WASHINGTON– U.S. Senators Richard Blumenthal (D-CT) and Edward J. Markey (D-MA) today welcomed the Department of Transportation’s newly announced efforts to promote competition and increase transparency in the airline industry, but emphasized the need for further action.

“Americans have grown all too familiar with flying the unfriendly skies, where ‎a shrinking set of airlines gouge customers with unfair fees for basic amenities and services,” the Senators said. “Passengers who have seen basic consumer rights checked at the gate are looking to federal regulators to ensure that those rights are protected when they fly. While we appreciate Department of Transportation’s continued commitment to tackling this issue, this set of actions, in the final months of this Administration, punts real reform and allows airlines to continue hiding the true cost of flying under a shroud of secrecy. We need immediate action to ensure customers get an all-in price when shopping and full access to airline flights and schedules so they can comparison shop -- not just promises of further review of these well-known problems.‎ Clearly, more must be done, and we look forward to continuing to press for robust reforms that reward consumers with real competition.”

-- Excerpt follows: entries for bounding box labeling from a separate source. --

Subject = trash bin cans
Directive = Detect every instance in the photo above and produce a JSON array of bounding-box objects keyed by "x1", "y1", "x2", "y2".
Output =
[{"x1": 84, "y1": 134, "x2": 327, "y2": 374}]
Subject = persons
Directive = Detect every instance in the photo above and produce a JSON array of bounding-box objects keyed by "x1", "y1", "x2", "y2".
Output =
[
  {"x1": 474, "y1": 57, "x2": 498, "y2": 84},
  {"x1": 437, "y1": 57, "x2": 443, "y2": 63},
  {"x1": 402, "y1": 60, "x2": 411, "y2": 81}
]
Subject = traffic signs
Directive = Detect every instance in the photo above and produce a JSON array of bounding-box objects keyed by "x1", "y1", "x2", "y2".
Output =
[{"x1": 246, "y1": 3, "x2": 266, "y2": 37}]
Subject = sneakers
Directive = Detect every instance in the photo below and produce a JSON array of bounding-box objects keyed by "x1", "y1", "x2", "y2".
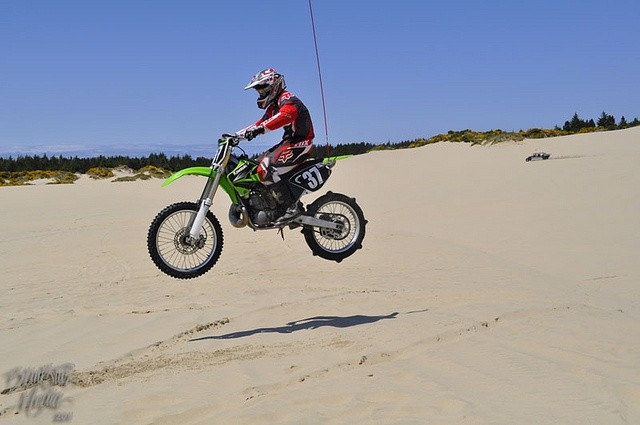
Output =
[{"x1": 277, "y1": 205, "x2": 302, "y2": 222}]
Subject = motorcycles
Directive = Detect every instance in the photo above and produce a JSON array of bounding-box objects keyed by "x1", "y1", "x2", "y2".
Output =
[{"x1": 147, "y1": 131, "x2": 369, "y2": 280}]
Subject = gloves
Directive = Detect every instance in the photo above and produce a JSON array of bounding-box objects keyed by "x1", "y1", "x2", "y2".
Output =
[{"x1": 245, "y1": 126, "x2": 265, "y2": 142}]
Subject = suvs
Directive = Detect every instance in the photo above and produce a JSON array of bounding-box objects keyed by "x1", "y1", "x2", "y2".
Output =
[{"x1": 525, "y1": 152, "x2": 551, "y2": 162}]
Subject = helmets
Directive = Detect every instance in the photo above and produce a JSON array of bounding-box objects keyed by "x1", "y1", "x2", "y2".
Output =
[{"x1": 244, "y1": 68, "x2": 287, "y2": 109}]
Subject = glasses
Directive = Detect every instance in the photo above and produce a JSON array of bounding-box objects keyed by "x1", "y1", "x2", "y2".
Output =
[{"x1": 257, "y1": 75, "x2": 283, "y2": 96}]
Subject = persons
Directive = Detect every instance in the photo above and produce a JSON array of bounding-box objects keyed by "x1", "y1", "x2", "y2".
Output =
[{"x1": 234, "y1": 68, "x2": 315, "y2": 225}]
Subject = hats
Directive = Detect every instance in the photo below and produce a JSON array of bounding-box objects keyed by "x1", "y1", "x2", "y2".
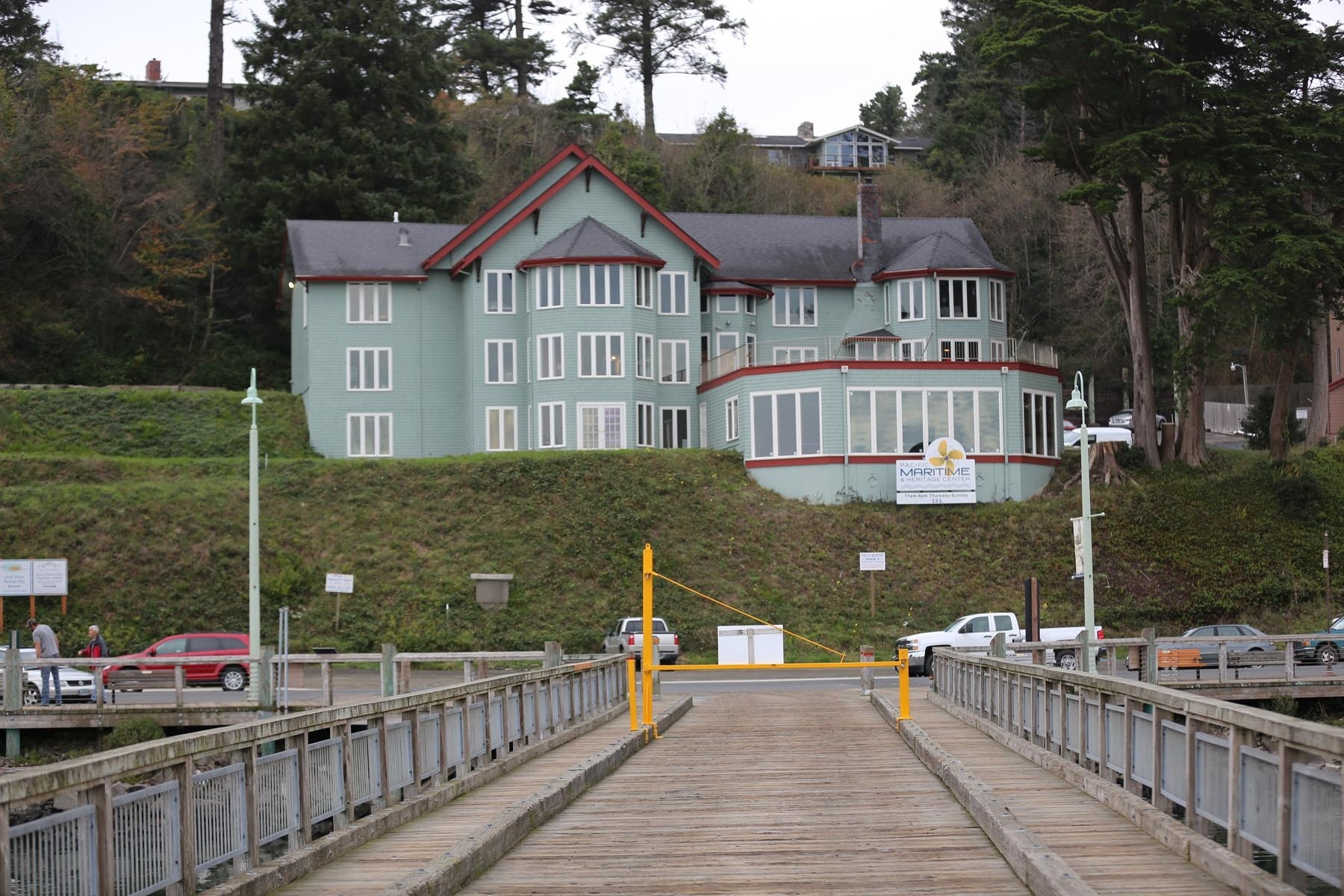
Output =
[{"x1": 25, "y1": 618, "x2": 36, "y2": 628}]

Senators Blumenthal and Markey have been at the forefront of efforts to increase airline competition and ensure consumers have the information they need to make informed purchasing decisions. The Senators and Senator Warren sent a letter to the Director of the National Economic Council Jeffrey Zients in August urging him to recommend that the Department of Transportation (DOT) use its existing authority to promote a transparent, competitive marketplace that allows consumers to easily make good purchasing decisions. They also sent a letter to the DOT in March requesting the Secretary use its existing authority to promote transparent price competition that will allow consumers to quickly and easily make good purchasing decisions, but the Department has yet to take that action.